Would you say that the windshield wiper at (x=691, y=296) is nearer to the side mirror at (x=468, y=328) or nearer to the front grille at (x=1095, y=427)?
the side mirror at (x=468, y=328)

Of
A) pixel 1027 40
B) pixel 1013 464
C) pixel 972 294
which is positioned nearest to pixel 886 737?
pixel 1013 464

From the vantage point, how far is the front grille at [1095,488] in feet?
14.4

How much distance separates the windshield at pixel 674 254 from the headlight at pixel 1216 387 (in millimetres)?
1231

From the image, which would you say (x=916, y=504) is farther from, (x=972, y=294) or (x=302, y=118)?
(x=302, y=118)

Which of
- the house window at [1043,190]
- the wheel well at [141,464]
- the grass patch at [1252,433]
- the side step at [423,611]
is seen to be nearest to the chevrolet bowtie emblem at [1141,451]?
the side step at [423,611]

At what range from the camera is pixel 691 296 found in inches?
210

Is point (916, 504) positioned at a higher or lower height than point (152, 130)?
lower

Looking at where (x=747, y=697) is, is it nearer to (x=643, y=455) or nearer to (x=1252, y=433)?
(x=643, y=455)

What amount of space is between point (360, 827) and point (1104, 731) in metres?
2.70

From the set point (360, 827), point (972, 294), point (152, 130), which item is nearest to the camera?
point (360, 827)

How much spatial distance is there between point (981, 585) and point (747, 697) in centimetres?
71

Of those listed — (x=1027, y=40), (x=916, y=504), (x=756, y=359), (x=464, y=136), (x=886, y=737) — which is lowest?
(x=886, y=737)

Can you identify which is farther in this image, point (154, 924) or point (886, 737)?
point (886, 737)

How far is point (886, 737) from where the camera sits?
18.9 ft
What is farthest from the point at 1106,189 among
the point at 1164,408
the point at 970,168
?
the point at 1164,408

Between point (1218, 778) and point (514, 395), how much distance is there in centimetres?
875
----------
## Prompt
Reproduce verbatim everything in the listing from the line containing "What is farthest" down to the end of the listing, both ends included.

## Solution for this exercise
What is farthest from the point at 1106,189 among
the point at 1164,408
the point at 970,168
?
the point at 1164,408

Between point (1218, 778) and point (514, 395), how much distance is there in centimetres?
875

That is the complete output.